Film review: Memoirs of a Murderer – Tetsuya Fujiwara stars in preposterous Japanese remake of Confession of Murder
This story of a serial killer who writes a bestselling book about his crimes and the policeman who tries to bring him to justice, suffers from a ridiculous plot, and dull acting
A killer becomes a media sensation after publishing a book about his heinous crimes in this preposterous film by Yu Irie. Not to be confused with Won Shin-yeon’s recent Memoir of a Murderer or Bong Joon-ho’s 2003 classic Memories of Murder, Memoirs of a Murderer is indeed a Japanese reworking of the 2012 South Korean thriller Confession of Murder, directed by The Villainess’ Jung Byung-gil.
After the statute of limitations expires on a string of grisly stranglings dating back to the 1990s, the charismatic Sonezaki (Tetsuya Fujiwara) steps forward and announces himself as the serial killer, unveiling a tell-all autobiography, which becomes an instant bestseller.
While the police are powerless to stop him due to a legal loophole, detective Makimura (Hideaki Ito) remains determined that he can bring Sonezaki to justice. But he soon finds himself protecting the killer from a number of revenge attacks from his victims’ relatives.
In the past, the versatile Ito has played everything from sympathetic to sinister, but as the obsessive, grief-stricken Makimura, he is dull as dishwater. Fujiwara, conversely, channels his effete histrionic style perfectly, ensuring Sonezaki is infuriatingly loathsome throughout.

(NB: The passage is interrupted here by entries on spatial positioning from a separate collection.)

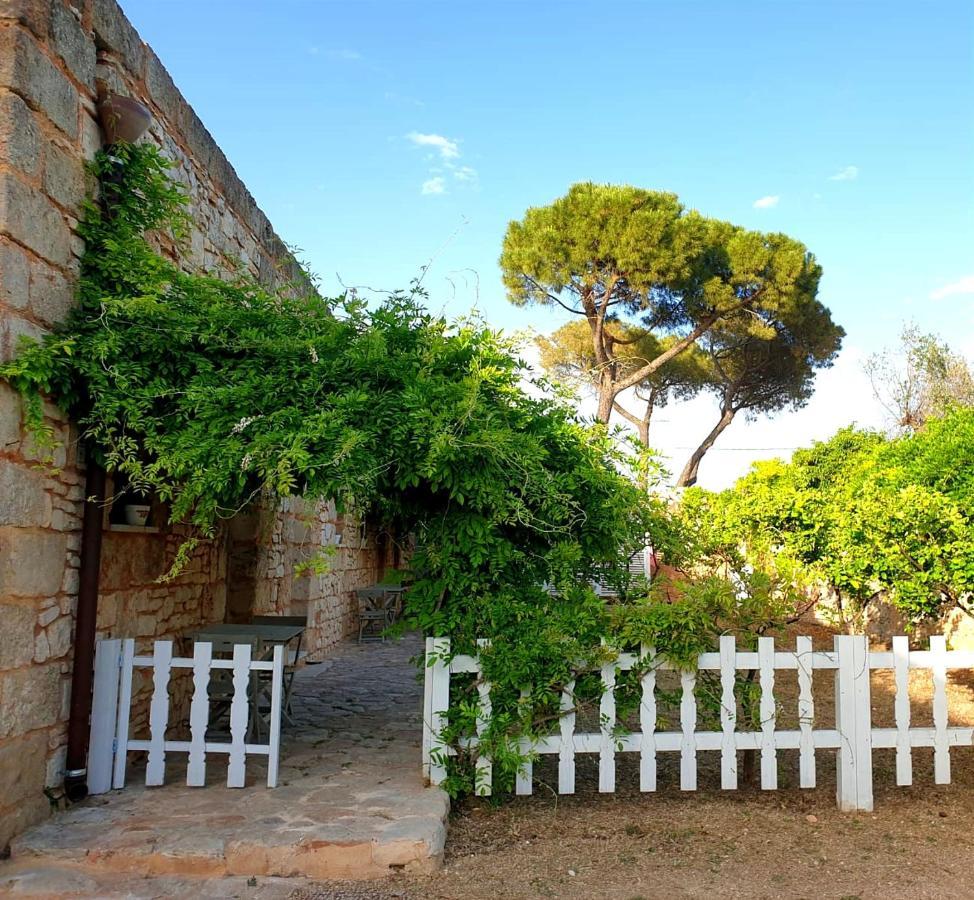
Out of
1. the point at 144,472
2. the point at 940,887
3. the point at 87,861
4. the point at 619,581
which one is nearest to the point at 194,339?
the point at 144,472

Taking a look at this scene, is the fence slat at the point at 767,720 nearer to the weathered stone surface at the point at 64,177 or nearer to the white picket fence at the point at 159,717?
the white picket fence at the point at 159,717

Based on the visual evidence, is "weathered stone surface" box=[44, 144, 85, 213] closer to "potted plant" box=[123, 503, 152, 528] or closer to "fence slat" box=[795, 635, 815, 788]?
"potted plant" box=[123, 503, 152, 528]

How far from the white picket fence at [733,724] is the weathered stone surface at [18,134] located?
9.49 ft

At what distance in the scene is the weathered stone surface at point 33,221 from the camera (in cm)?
342

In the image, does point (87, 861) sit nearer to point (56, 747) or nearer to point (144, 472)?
point (56, 747)

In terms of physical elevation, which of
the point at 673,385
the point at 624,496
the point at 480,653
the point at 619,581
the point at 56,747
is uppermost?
the point at 673,385

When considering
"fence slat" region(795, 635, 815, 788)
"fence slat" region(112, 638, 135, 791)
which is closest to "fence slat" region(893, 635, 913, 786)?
"fence slat" region(795, 635, 815, 788)

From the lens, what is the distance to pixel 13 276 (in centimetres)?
346

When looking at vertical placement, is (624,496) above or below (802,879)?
above

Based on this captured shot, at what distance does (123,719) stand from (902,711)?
4.02 metres

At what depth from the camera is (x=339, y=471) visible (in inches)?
146

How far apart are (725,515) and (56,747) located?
591 cm

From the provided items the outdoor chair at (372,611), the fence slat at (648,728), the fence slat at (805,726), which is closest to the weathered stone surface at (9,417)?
the fence slat at (648,728)

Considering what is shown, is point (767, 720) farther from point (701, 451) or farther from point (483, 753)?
point (701, 451)
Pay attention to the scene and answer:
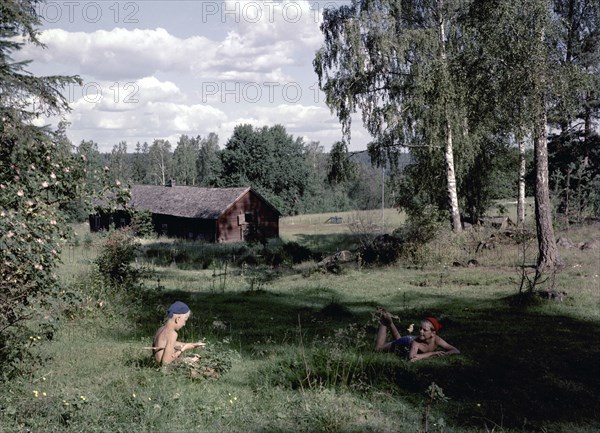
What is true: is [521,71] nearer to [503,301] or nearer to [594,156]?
[503,301]

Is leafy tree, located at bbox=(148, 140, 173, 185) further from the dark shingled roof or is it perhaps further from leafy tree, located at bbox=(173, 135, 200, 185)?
the dark shingled roof

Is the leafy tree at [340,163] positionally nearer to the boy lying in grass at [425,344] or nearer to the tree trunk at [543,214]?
the tree trunk at [543,214]

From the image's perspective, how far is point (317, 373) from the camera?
695 centimetres

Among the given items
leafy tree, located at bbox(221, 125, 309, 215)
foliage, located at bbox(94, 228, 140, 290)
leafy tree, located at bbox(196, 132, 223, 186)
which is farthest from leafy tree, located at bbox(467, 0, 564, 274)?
leafy tree, located at bbox(196, 132, 223, 186)

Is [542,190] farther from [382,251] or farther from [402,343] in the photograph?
[402,343]

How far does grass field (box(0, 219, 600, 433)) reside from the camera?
553 centimetres

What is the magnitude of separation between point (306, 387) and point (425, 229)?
14828mm

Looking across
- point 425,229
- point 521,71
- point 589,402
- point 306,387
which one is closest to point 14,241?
point 306,387

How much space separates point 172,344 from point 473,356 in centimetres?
461

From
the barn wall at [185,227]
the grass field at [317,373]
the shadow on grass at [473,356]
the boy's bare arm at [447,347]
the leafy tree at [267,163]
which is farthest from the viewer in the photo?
the leafy tree at [267,163]

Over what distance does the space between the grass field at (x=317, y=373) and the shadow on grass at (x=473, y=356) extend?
0.03 m

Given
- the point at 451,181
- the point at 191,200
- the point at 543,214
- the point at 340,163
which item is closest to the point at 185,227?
the point at 191,200

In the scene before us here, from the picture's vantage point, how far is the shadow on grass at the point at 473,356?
6.50 metres

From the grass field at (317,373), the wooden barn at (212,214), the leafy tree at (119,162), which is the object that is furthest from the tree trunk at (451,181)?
the leafy tree at (119,162)
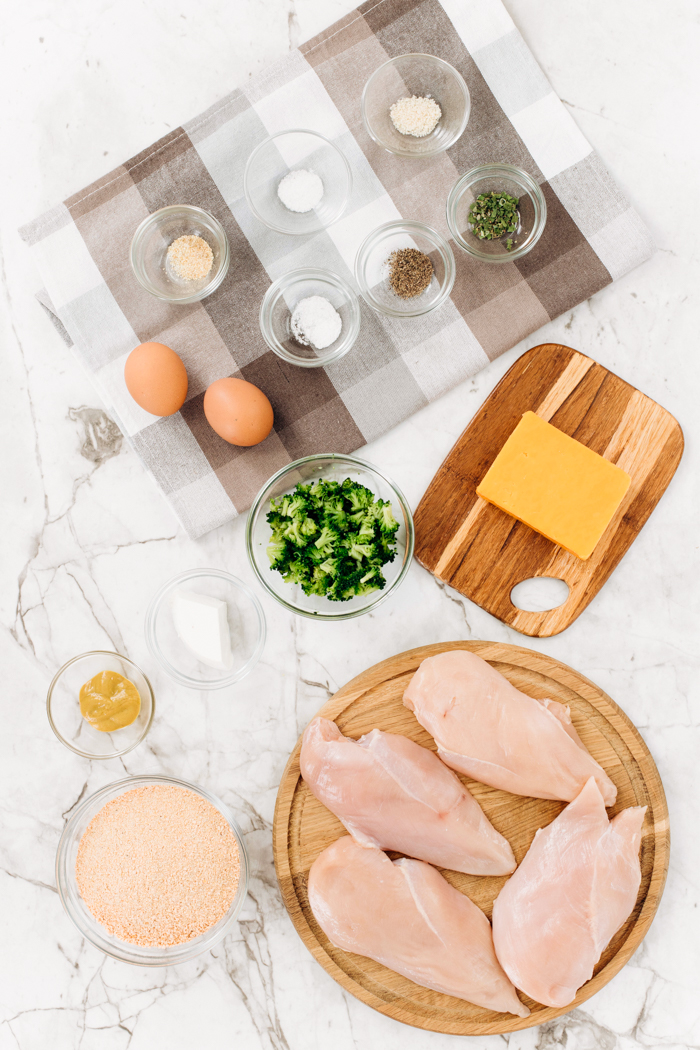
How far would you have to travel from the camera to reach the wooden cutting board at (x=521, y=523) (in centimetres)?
161

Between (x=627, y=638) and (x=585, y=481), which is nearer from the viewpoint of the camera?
(x=585, y=481)

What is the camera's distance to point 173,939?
161 cm

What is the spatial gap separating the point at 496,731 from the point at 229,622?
0.70 m

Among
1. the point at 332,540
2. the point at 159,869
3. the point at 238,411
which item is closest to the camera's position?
the point at 332,540

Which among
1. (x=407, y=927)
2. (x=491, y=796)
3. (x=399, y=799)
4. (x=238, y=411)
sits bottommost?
(x=407, y=927)

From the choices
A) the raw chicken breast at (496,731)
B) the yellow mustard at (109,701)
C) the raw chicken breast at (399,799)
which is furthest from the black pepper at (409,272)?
the yellow mustard at (109,701)

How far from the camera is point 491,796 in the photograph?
1602 millimetres

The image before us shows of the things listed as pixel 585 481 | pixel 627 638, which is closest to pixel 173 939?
pixel 627 638

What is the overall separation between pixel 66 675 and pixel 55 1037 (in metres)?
0.94

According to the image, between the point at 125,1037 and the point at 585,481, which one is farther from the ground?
the point at 585,481

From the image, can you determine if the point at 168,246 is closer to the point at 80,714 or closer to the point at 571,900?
the point at 80,714

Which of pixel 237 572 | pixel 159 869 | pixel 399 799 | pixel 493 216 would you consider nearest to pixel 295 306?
pixel 493 216

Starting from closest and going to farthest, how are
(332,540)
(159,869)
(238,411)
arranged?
(332,540) < (238,411) < (159,869)

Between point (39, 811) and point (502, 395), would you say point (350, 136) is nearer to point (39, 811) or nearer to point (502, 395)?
point (502, 395)
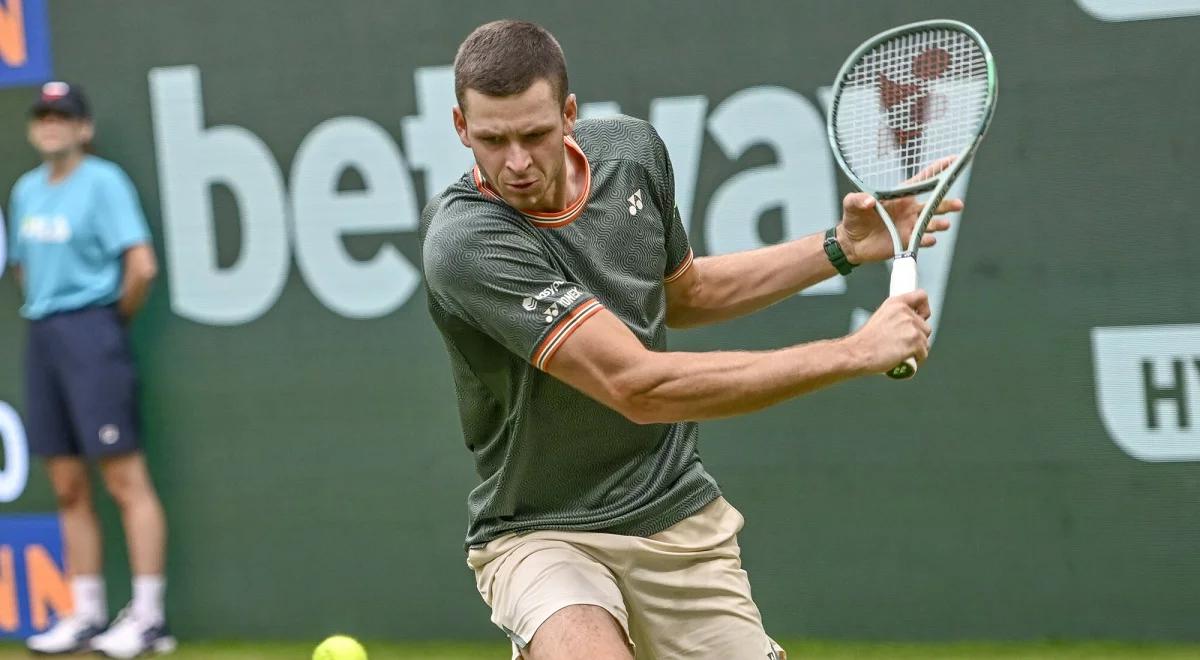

But while the original film was scrappy yet enjoyable, Irie attempts to spin a complex psychological thriller out of this remake, seemingly unaware that his material is inherently ridiculous. With no characters to root for, and a plot insistent on wrong-footing its audience at the expense of anything approaching plausibility, Memoirs of a Murderer proves eminently forgettable and a colossal waste of talent.